Each semantic search, symbol lookup, or pattern search counts as one query. This includes queries from the MCP tools, CLI, and API. Health check endpoints are excluded.

Index minutes

Wall-clock time for indexer runs, measured from index start to completion. Incremental indexes consume significantly fewer minutes than full reindexes because they only process changed files.

Vector storage

Total size of embeddings stored across all 7 Qdrant collections (code chunks, module summaries, pattern matches, git archaeology, debt vectors, API contracts, and event catalog).

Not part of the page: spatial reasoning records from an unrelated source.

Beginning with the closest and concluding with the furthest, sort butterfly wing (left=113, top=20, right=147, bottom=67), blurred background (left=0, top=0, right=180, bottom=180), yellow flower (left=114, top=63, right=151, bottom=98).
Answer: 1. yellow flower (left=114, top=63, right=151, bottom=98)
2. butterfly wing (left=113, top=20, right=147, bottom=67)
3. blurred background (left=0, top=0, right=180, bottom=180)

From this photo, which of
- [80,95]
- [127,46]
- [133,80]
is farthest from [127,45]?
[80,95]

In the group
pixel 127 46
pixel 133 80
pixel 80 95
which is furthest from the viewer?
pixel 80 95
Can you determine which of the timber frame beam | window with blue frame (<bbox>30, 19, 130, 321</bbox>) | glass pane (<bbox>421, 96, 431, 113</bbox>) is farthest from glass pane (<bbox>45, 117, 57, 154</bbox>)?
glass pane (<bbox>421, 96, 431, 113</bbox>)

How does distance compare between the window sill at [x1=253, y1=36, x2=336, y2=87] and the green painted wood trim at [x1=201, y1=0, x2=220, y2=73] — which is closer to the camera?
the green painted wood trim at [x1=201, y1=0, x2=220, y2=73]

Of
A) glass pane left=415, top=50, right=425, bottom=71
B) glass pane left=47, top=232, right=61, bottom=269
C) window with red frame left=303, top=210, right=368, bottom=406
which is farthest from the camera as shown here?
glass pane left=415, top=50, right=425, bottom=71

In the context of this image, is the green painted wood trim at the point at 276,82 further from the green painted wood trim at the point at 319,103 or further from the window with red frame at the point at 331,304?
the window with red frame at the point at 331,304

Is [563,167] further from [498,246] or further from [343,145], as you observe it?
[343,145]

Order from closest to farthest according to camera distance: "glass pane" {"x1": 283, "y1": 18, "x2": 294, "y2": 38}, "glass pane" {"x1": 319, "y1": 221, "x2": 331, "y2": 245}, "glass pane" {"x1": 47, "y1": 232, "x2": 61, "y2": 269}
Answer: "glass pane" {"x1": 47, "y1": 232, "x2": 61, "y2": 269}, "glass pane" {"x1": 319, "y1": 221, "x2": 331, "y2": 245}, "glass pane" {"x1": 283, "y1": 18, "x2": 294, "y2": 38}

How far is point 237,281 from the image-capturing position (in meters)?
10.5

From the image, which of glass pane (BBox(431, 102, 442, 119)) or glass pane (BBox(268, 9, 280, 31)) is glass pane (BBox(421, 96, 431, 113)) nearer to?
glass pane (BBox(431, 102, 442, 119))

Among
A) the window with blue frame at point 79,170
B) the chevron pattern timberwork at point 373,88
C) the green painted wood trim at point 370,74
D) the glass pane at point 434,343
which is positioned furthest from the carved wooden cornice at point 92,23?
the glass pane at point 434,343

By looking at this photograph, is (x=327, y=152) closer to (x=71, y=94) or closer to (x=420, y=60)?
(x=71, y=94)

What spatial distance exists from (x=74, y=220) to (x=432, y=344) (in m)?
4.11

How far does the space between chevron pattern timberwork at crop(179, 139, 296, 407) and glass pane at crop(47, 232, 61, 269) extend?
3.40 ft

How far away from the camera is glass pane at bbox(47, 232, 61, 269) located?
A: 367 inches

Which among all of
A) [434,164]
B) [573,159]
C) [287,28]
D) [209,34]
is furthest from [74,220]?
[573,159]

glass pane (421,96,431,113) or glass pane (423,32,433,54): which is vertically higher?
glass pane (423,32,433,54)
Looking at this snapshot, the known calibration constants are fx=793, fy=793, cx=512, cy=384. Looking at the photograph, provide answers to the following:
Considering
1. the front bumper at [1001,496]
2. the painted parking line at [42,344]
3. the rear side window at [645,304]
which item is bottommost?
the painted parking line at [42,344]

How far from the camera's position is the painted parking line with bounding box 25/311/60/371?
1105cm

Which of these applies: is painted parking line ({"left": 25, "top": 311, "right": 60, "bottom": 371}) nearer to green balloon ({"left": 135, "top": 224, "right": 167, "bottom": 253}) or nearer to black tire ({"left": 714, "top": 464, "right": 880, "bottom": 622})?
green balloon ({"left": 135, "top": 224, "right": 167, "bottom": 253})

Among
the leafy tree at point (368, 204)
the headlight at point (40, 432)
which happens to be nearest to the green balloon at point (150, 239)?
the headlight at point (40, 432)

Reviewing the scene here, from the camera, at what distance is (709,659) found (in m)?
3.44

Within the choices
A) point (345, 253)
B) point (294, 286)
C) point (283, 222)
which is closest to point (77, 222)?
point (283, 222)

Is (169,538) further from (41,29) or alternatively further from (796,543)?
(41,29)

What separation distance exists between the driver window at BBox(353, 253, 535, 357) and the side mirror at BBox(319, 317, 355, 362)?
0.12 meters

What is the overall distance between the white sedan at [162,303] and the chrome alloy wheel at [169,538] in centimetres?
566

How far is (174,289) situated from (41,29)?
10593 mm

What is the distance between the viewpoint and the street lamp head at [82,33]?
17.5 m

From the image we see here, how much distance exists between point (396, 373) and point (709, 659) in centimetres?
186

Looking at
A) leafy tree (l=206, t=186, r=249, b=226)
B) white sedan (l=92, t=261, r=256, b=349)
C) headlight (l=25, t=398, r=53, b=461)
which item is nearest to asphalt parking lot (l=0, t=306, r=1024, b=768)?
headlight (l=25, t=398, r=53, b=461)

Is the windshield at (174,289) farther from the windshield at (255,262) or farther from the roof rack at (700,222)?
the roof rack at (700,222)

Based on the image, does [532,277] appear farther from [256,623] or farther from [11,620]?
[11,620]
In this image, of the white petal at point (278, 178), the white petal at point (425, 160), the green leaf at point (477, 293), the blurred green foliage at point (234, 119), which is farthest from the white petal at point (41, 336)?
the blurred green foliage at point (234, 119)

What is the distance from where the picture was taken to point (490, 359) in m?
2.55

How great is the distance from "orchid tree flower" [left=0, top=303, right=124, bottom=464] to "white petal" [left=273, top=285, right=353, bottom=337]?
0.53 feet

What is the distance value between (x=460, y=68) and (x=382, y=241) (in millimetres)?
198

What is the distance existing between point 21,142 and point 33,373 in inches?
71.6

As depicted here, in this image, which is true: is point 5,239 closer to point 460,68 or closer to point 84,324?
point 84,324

Removing unused repositories frees vector storage immediately.

API calls

All API requests (reads and writes) count toward this dimension. Health check endpoints (/healthz, /readyz) are excluded.

Quota states

Quota enforcement uses a four-state model. Each usage dimension is evaluated independently - one dimension can be in a warning state while others remain healthy.

State	Threshold	Behavior
Healthy	Below 80%	Normal operation.
Warning	80%	Dashboard warning banner. Email notification sent.
Soft limit	100%	Write operations blocked. Read operations continue normally.
Hard limit	120%	All operations blocked except reads of existing data.

When a quota is exceeded, API responses include the X-Quota-State header indicating the current state. Blocked requests return HTTP 429 with a JSON body describing which dimension triggered the limit.

Quotas reset on the first of each month at 00:00 UTC. Enterprise plans have custom limits negotiated per contract and may include rollover provisions.